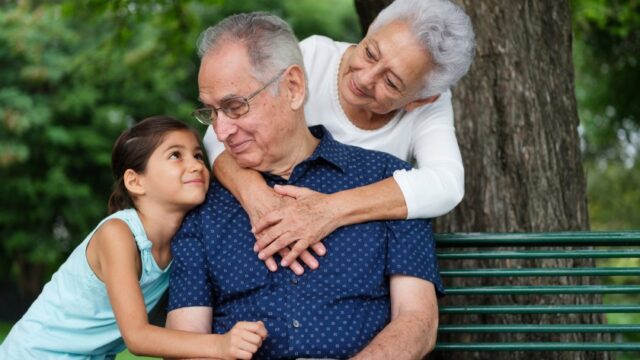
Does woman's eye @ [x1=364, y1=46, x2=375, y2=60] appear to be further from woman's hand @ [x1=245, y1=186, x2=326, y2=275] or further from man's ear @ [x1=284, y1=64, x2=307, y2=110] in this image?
woman's hand @ [x1=245, y1=186, x2=326, y2=275]

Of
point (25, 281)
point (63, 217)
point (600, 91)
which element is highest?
point (600, 91)

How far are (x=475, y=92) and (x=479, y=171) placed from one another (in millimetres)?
337

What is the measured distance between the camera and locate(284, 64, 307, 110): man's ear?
284 centimetres

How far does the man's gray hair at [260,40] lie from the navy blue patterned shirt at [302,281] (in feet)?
1.48

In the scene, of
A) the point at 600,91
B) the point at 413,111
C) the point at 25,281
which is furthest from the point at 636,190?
the point at 413,111

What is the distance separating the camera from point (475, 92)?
3.91 m

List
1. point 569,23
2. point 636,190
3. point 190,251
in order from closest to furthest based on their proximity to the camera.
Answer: point 190,251, point 569,23, point 636,190

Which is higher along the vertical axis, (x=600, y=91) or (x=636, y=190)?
(x=600, y=91)

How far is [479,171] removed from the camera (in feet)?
12.6

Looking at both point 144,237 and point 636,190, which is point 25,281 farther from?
point 144,237

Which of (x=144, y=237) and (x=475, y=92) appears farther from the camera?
(x=475, y=92)

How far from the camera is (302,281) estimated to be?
2.73 metres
....
SHORT TASK - Copy all of the material above word for word, but leave out the picture.

WRITTEN ANSWER -
Does woman's eye @ [x1=364, y1=46, x2=375, y2=60] appear to be further from woman's hand @ [x1=245, y1=186, x2=326, y2=275] or further from man's ear @ [x1=284, y1=64, x2=307, y2=110] in this image?
woman's hand @ [x1=245, y1=186, x2=326, y2=275]

Of
point (25, 281)
point (63, 217)
point (600, 91)
which element is highest?
point (600, 91)

How far are (x=475, y=92) and (x=479, y=171) placed from one another (in millimetres)?
337

What is the measured distance between the camera and locate(284, 64, 307, 110): man's ear?
284 centimetres

How far does the man's gray hair at [260,40] lie from the navy blue patterned shirt at [302,281] (in feet)?
1.48

In the scene, of
A) the point at 600,91
B) the point at 413,111
C) the point at 25,281
which is furthest from the point at 636,190?
the point at 413,111

What is the distance separating the camera from point (475, 92)?
3.91 m

List
1. point 569,23
2. point 636,190
3. point 190,251
in order from closest to furthest based on their proximity to the camera.
Answer: point 190,251, point 569,23, point 636,190

Which is higher along the vertical axis, (x=600, y=91) or (x=636, y=190)?
(x=600, y=91)

How far is [479,171] removed from the camera (in feet)?
12.6

Looking at both point 144,237 and point 636,190, which is point 25,281 farther from?
point 144,237

Which of (x=144, y=237) and (x=475, y=92) appears farther from the camera?
(x=475, y=92)

How far from the camera is (302,281) estimated to be?
2.73 metres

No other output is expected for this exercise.